Sadly, Joe passed away in March 2014, but he had achieved his ambition to visit every pub in Wales, and the father and son duo had undertaken the majority of the previous pub trips together.

While some 80 people have come and gone over the years as part of the Black Country Ale Tasters, the group still meet annually at the Elephant & Castle pub at the Black Country Museum in Dudley, where they will celebrate their 40th​ anniversary later this year. 

“I'm on my own now, but I still meet up with the Black Country Ale Tasters on special occasions.”

Following his father’s death, Hill, who also published a book on his travels in 2011 called Beer There and Everywhere​, decided he would continue the charitable endeavours and visit every island off Great Britain and Northern Ireland with a pub.

“I thought it would be easy because there were only 69 islands, but it took me five years. I raised £4,000 for the air ambulance”.

While he mostly receives warm welcomes from the sites he visits, the charity champion has sometimes found himself in precarious situations on his adventures, including sleeping in plastic bags outside venues to save money in the ’80s and ’90s.

“I've got 380 lever arch files, 90,000 photographs, menus, postcards, etc. It’s all listed from pub number one.”

“We would find a pub out in the country with some land next to it or an old graveyard somewhere and doss there, it meant we could just come out of the pub and sleep in our plastic bags.

“We did that for almost 10 years and then The Sun​ newspaper come out with their £8.50 holidays where you could go anywhere all around the coastline of Great Britain.

“I’ve been on 126 of them now and use the campsites as a base to save me sleeping outside.”

On another occasion more recently, he arrived at a 17th​ century pub in the Isle of Man only to find the building was now somebody’s home with a listed pub sign attached.

After being greeted by the unimpressed occupier while taking photographs of the site before realising the mistake, Hill made a “quick exit” after being asked what he was doing.

Hill, whose local venue is the Rising Sun in Tipton, also remarked the face of the great British pub had changed quite a lot over the years, with widely varying opening hours and cashless policies having caused some difficulties along the way.

Everything changes 

The rise of gastropubs and Desi pubs, was also something Hill said had changed the landscape of the on-trade since he began this journey, along with changes in drinking and eating habits in pubs, the smoking ban, and rules around children in pubs.

“There’s been loads of changes, meals in pubs now are massive.
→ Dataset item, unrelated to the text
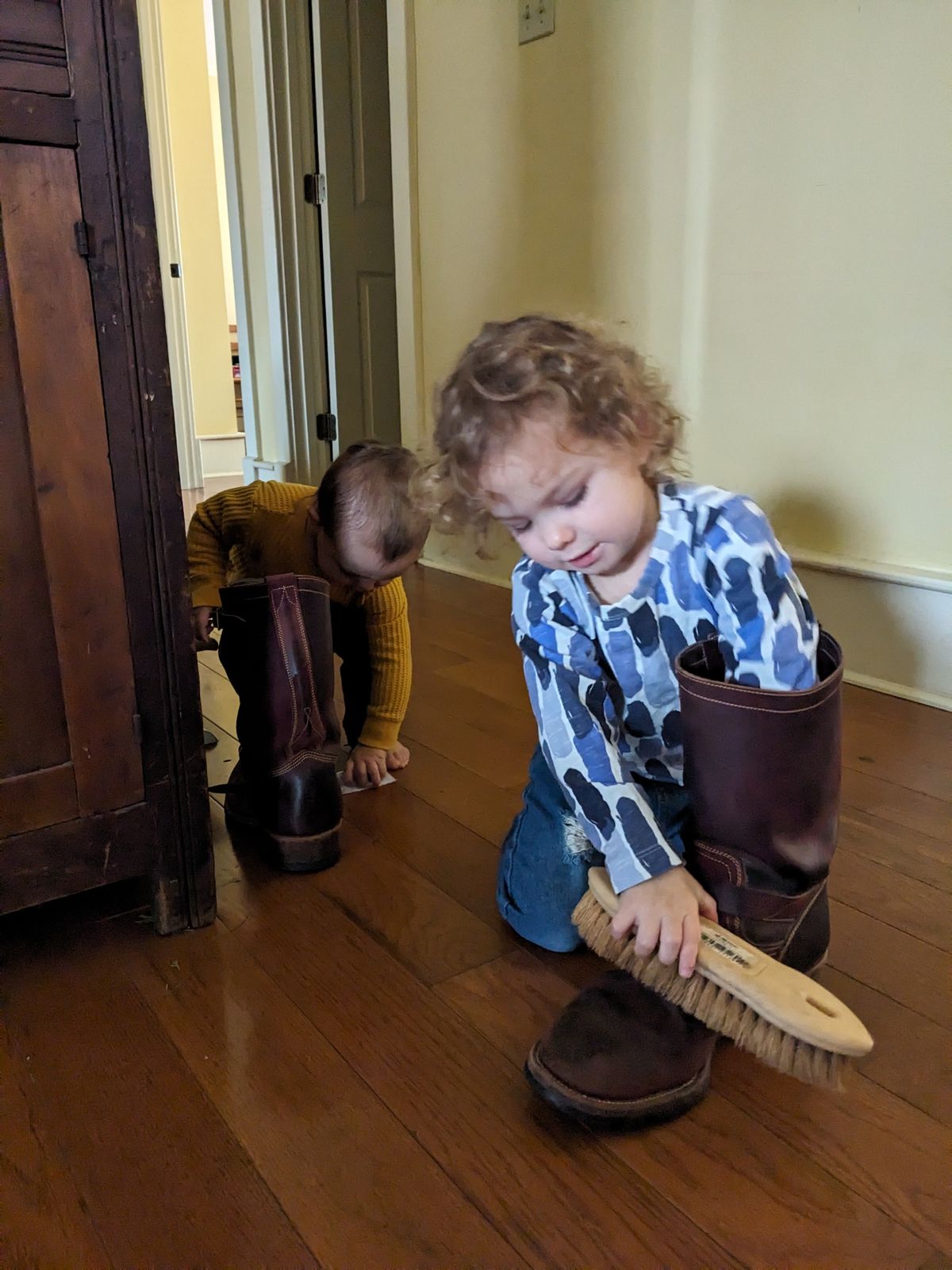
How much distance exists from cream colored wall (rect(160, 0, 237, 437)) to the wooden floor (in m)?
3.87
Back in the early ’80s, you couldn't really get breakfast or dinner in pubs at that you had to go to a hotel or a restaurant or something like that”, he said.
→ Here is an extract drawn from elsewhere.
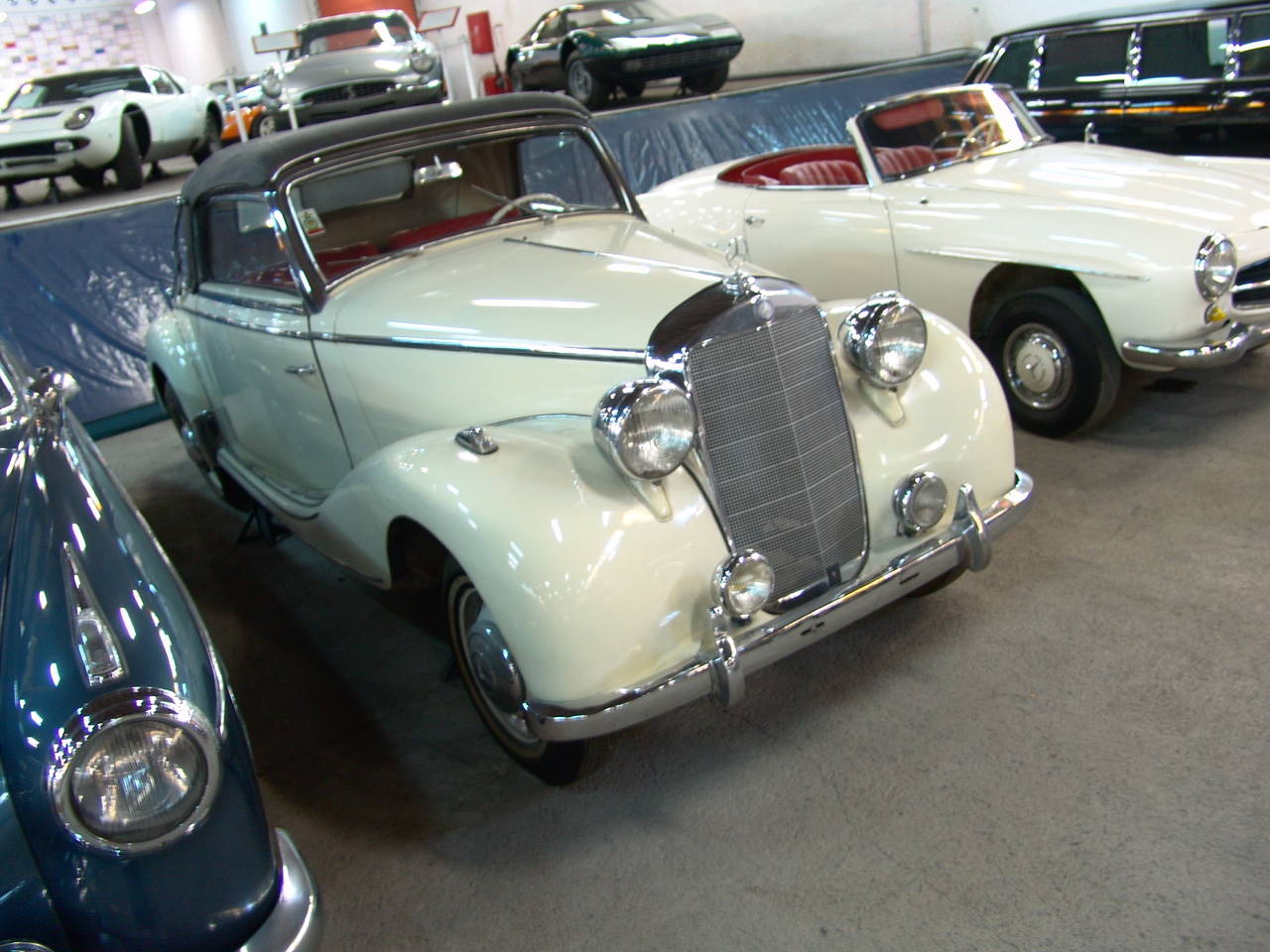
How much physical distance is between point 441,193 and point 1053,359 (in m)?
2.44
Hill, whose favourite tipple is a Banks’s Sunbeam, added the rise of the craft beer scene and introduction of micropubs and breweries had also changed the pub scene.
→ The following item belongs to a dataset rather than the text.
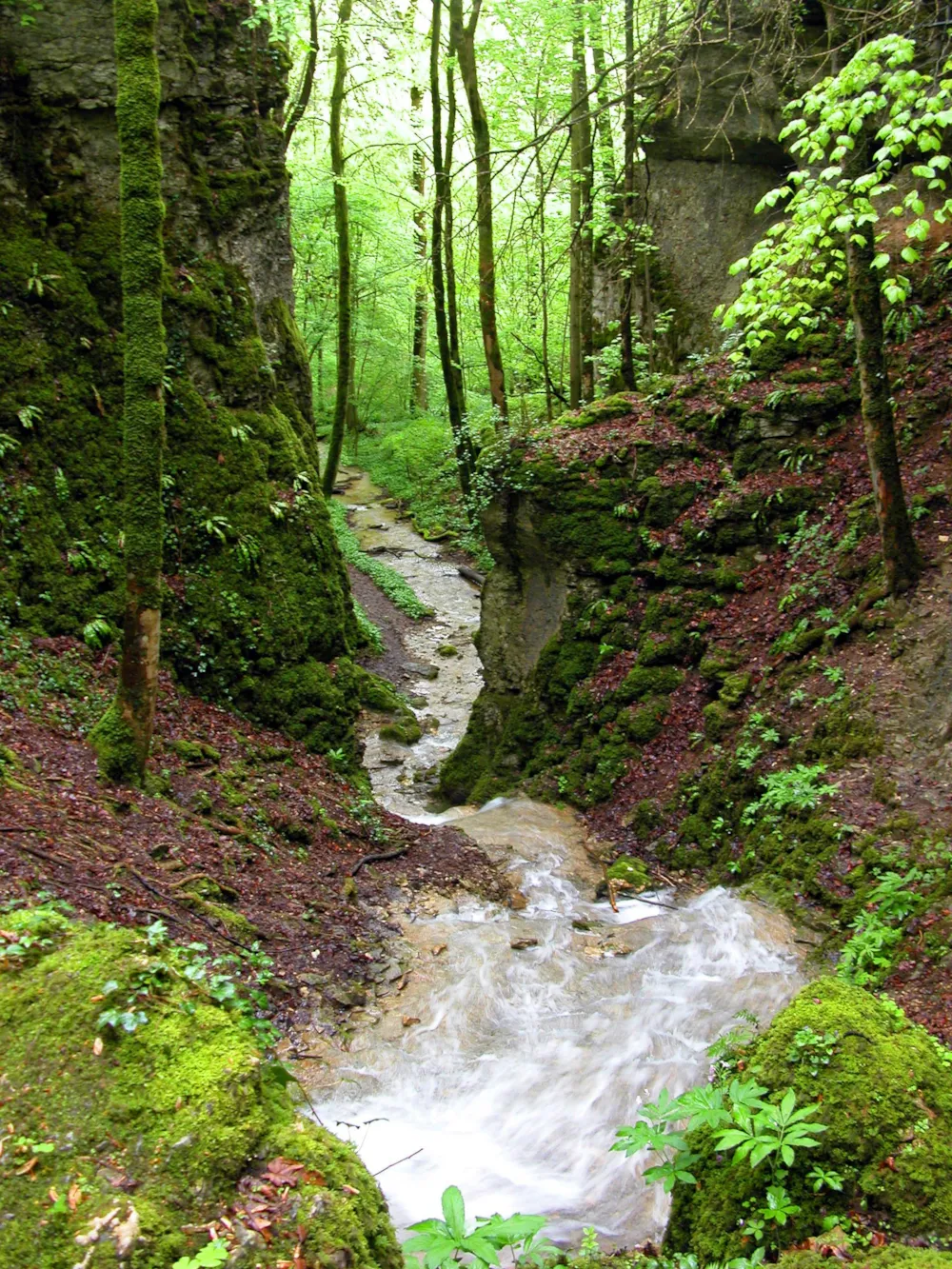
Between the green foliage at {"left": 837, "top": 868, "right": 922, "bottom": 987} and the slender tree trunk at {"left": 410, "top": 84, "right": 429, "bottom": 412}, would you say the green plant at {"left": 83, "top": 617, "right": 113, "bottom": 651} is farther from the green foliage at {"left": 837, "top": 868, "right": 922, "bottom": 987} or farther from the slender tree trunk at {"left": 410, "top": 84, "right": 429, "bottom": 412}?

Moreover, the pub enthusiast has also seen many much-loved venues lost due to challenges faced by the sector over the years, as well as a decline in real ale pubs.

“There were 93 pubs in West Bromwich in 1992 and at that time we had a lot of industry in the area, but the industries have gone and the breweries have either collapsed, sold up or moved on.

“A lot of my favourite pubs have been demolished, the ones I really loved, I used to like the old traditional boozers, but everything changes.”

Finally, this year, Hill embarked on his last adventure in aid of the air ambulance, visiting every pub in the 2020 Good Beer Guide​ by the Campaign for Real Ale (CAMRA), which contains 4,500 pubs, finishing the milestone trip by enjoying a pint at pub number 23,000 at the end of January.

Over the decades, he has raised more than £35,000 for a variety of charities in multiple communities across the UK, from children’s hospitals to the air ambulance, funding and documenting the entire journey himself.

He concluded: “When we started on the adventure, I assumed it was going to last a year or two, but it’s been 39, [almost 40], years now.

“I've got 380 lever arch files, 90,000 photographs, menus, postcards, etc. It’s all listed from pub number one. I did it for fun and to give somebody a bit extra at the end of each challenge.”